■ **Texto proporcionado**
· · · · · · ·

Tulio Ramos Mancilla

Tulio Ramos Mancilla

Columna: Toma de Posiciones

e-mail: tramosmancilla@hotmail.com

Twitter: @TulioRamosM



Por pura casualidad, me encontré de repente leyendo en Internet una crónica que bien podría ser cierta, tanto como no. Quién puede historiar rigurosamente entre nosotros, después de todo. Asumo que lo que leí, sin embargo, es real, pues si no hago eso, no tengo entonces de qué escribir esta noche. Se trata de lo que pasó con una canción de Diomedes Díaz y Juancho Rois, Lluvia de verano, en un poblado guajiro hace como 35 años; eran los setentas, cuando mis padres ni se conocían, y la mafia de la marihuana era el negocio del momento y del futuro: se comerciaba con la hierba abiertamente en las calles de Santa Marta, me cuentan, y tenías que andar armado si eras hombre y te movías en ese medio, y si querías, sobre todo, ser un hombre vivo. Para los que saben de vallenatos (y no por ser "vallenatero", palabra despectiva usada por algunos medios cachacos, fieles a su pulcra ignorancia), sí: era el tema aquel del comedero de Lisímaco Peralta.

· · · · · · ·

Elementos del conjunto de datos
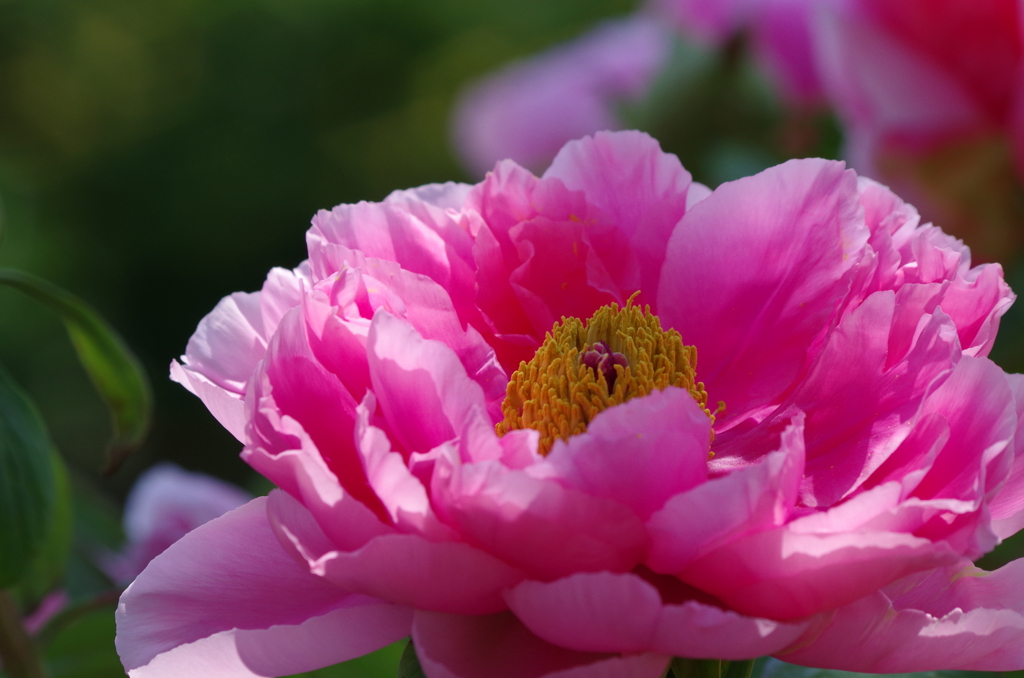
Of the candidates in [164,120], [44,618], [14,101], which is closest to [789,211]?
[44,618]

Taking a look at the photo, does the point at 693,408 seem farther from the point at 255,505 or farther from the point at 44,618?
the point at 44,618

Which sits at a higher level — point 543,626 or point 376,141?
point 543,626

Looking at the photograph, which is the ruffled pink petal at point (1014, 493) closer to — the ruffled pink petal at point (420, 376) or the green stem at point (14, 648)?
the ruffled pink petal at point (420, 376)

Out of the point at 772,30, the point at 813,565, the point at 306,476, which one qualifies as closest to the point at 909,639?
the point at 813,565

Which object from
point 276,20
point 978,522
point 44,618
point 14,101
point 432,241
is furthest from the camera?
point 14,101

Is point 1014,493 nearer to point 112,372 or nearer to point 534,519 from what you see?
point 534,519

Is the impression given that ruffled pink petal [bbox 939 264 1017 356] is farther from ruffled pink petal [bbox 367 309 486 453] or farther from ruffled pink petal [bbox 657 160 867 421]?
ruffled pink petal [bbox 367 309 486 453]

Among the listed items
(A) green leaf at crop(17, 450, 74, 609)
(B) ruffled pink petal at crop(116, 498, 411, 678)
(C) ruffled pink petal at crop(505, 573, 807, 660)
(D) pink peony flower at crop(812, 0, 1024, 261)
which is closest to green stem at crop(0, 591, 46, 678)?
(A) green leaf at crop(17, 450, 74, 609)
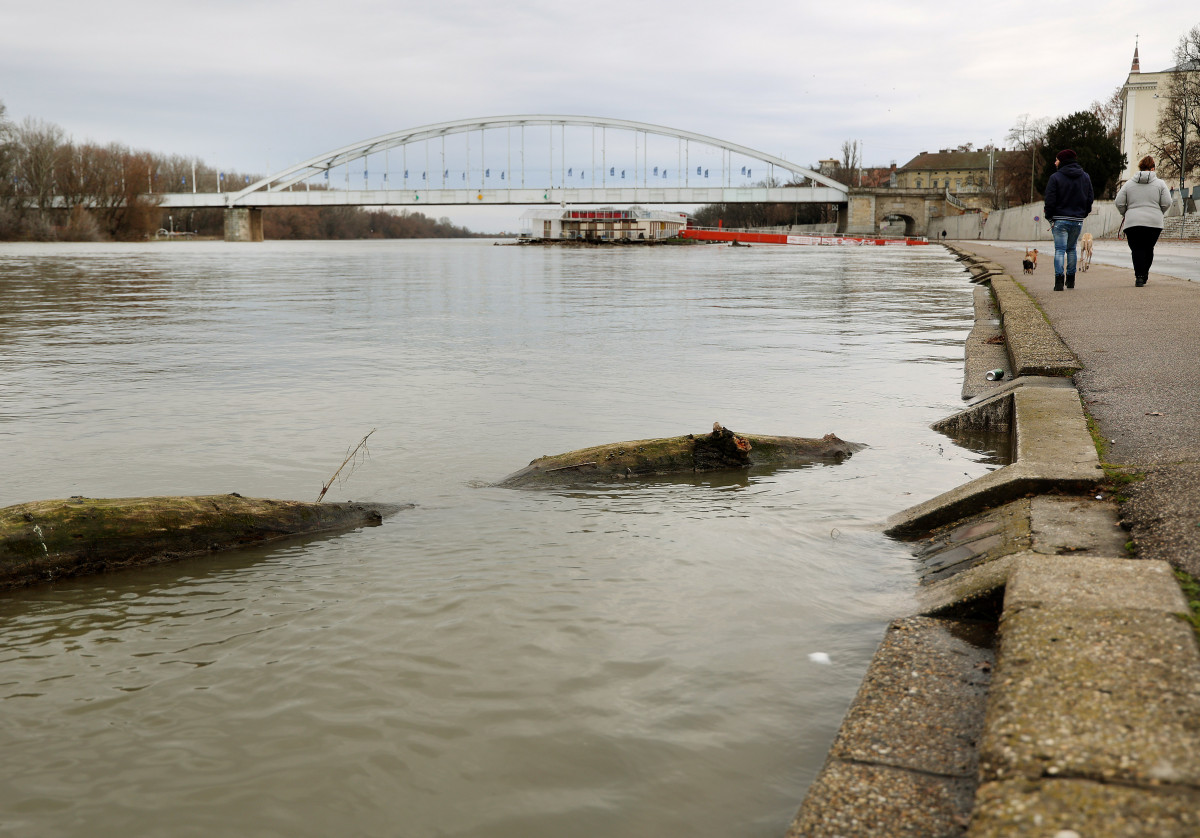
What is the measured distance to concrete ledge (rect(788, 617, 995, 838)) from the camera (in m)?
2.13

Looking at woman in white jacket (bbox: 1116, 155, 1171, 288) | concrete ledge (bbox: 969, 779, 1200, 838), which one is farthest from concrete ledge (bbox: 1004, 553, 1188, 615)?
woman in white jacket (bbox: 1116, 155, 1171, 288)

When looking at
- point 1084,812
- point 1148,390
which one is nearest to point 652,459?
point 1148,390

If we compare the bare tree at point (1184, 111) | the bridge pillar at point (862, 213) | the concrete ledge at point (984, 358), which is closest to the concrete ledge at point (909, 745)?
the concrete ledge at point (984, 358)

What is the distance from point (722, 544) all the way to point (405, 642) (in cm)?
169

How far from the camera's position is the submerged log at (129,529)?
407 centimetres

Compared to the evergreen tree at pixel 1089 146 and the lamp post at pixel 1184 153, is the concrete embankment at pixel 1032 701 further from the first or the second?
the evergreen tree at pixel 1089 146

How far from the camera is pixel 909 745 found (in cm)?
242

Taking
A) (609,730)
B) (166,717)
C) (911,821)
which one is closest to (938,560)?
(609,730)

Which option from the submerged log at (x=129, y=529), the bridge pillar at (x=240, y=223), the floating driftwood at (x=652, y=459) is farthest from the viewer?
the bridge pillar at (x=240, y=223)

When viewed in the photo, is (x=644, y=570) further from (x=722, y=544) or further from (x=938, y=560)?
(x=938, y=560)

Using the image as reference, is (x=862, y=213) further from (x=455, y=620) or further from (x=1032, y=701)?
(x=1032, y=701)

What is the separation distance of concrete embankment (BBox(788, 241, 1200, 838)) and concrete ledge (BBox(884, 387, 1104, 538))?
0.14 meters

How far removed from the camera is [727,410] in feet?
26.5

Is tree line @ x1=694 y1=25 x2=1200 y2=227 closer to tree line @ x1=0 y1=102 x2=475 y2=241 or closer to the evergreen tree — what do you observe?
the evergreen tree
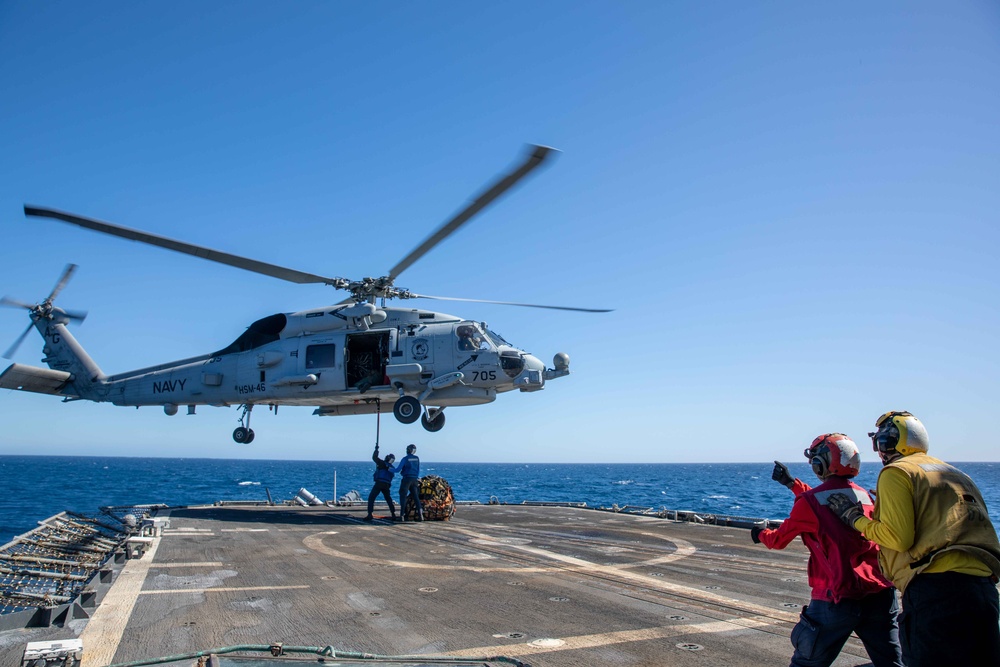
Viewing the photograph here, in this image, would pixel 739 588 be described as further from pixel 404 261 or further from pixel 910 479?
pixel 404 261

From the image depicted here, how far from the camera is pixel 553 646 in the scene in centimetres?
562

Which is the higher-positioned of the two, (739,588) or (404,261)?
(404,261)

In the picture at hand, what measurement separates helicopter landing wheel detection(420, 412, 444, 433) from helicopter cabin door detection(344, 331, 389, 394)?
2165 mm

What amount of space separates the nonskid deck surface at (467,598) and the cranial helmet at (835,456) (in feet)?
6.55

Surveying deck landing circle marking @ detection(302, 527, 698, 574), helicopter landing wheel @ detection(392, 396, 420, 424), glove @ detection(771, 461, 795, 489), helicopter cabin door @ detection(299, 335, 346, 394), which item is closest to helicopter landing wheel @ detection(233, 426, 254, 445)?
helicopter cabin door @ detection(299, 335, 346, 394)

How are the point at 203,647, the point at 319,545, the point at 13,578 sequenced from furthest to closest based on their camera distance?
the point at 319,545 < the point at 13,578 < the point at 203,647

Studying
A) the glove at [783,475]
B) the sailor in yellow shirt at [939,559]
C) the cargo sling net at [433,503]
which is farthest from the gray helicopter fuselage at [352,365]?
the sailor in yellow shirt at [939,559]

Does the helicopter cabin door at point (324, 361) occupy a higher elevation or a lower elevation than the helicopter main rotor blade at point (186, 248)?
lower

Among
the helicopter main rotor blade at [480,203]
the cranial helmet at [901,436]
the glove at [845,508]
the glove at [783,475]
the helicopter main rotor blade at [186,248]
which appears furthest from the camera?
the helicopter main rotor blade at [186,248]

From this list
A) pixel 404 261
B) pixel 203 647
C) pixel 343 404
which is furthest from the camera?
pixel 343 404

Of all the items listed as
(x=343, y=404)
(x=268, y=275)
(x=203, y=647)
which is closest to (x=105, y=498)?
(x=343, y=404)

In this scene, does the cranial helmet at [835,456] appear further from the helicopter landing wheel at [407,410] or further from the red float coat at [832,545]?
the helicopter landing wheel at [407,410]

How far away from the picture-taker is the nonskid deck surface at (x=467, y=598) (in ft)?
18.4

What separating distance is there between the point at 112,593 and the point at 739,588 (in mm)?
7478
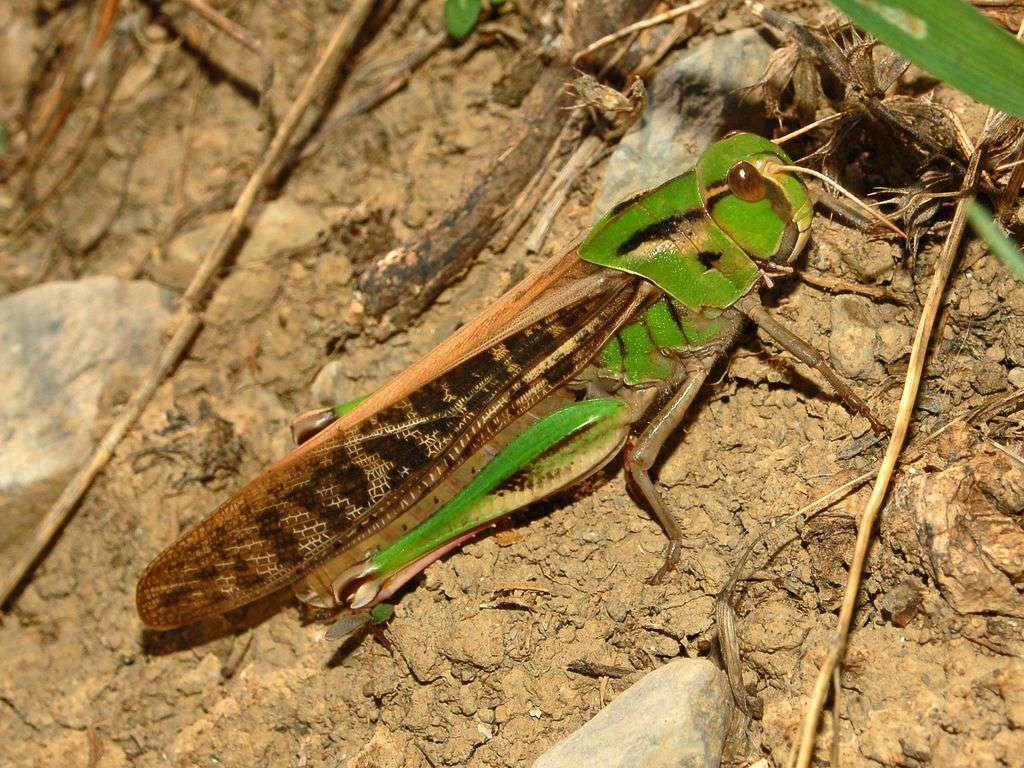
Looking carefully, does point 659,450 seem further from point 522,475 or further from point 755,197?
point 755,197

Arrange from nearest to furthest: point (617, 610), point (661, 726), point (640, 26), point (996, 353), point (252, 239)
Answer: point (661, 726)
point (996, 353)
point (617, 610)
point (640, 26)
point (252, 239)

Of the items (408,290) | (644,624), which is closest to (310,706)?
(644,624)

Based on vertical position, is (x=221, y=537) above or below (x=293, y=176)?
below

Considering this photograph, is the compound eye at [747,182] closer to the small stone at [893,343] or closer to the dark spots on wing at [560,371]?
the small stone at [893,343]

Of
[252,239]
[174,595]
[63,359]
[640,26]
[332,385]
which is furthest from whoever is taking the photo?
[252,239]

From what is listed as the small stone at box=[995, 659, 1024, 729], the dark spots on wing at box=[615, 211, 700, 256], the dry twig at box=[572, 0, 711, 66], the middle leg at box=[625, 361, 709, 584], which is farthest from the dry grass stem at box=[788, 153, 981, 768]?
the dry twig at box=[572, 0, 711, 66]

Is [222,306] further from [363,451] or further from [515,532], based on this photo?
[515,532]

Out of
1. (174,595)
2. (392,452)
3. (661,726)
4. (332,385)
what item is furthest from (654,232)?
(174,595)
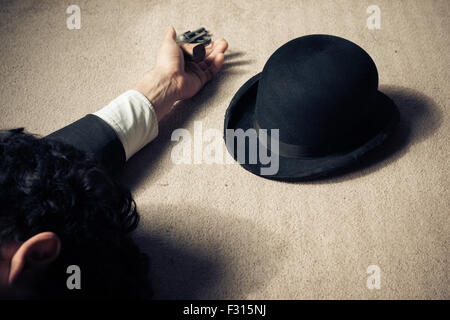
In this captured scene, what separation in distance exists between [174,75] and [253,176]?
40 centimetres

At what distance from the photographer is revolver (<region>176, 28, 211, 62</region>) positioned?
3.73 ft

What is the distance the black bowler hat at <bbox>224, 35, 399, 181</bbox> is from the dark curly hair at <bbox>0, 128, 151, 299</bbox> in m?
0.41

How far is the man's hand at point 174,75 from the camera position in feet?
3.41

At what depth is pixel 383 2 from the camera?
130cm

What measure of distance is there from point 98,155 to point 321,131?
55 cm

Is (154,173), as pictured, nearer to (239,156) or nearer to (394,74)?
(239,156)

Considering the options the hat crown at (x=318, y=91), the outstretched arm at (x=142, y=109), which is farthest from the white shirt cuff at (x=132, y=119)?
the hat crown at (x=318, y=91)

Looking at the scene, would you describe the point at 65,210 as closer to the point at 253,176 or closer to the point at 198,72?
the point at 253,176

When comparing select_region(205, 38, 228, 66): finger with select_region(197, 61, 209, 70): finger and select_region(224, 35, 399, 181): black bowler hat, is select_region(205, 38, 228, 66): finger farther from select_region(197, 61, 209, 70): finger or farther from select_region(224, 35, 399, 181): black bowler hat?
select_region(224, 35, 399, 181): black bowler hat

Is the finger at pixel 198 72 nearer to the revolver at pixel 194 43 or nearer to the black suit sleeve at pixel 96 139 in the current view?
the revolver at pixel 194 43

· · · · · · ·

■ **Descripción del problema**
Escribe la continuación de la columna sobre la canción Lluvia de verano a partir de su última oración. El material es aparte y no pertenece a la columna sobre la canción Lluvia de verano.

■ **Respuesta del ejercicio**
Debo confesar que, después de asombrarme con los pormenores de la tragedia sucedida en esa noche, en la que mataron al mismo Peralta -y a su verdugo, entre otros- sin que aparentemente lo hubiera siquiera provocado, no me quedó más remedio que reírme un buen rato imaginándome a Diomedes y a Juancho volando sobre las paredes vecinales y escondiéndose bajo una cama, como dice el autor que pasaron las cosas una vez se desató el tiroteo mortal. Supuestamente, el cantante salió horas más tarde escoltado por el ejército, espantado, voceando que jamás volvería a ese pueblo. Esa escena es, en sí misma, una comedia. Esto llevó a lo otro, y, como quien no quiere la cosa, terminé investigando algo sobre aquello de la guerra tipo vendetta que dos familias campesinas de Dibulla -al ladito de Santa Marta, en el Caribe- sostuvieron cruelmente por casi dos décadas, más o menos, y en parte, hacia la misma época del episodio vallenato, y cuyo epicentro principal fuera la propia ciudad samaria, que se convirtió así en una nueva Sicilia.
Según las informaciones consultadas, en ambos casos las fatalidades tuvieron orígenes impensados. A Lisímaco, que estaba feliz con su vallenato personal -y con sus embarques-, parece que le disparó un hombre cercano que era más que un simple conocido, el que, mientras Diomedes Díaz cantaba, le había prometido en dos veces distintas, con calma y sinceridad escalofriantes (es inevitable recordar apartes de Cien años de soledad) que, ciertamente, de esa noche de principios de agosto de 1978, él no iba a pasar. Igualmente, del asunto Cárdenas-Valdeblánquez se dice que la pelea por faldas que inició la matanza -incluida su financiación mafiosa-, alrededor de 1970, explotó entre dos grandes amigos teóricos, uno de cada familia, que, justamente, se encontraban parrandeando sabroso antes de que éste asesinara al otro.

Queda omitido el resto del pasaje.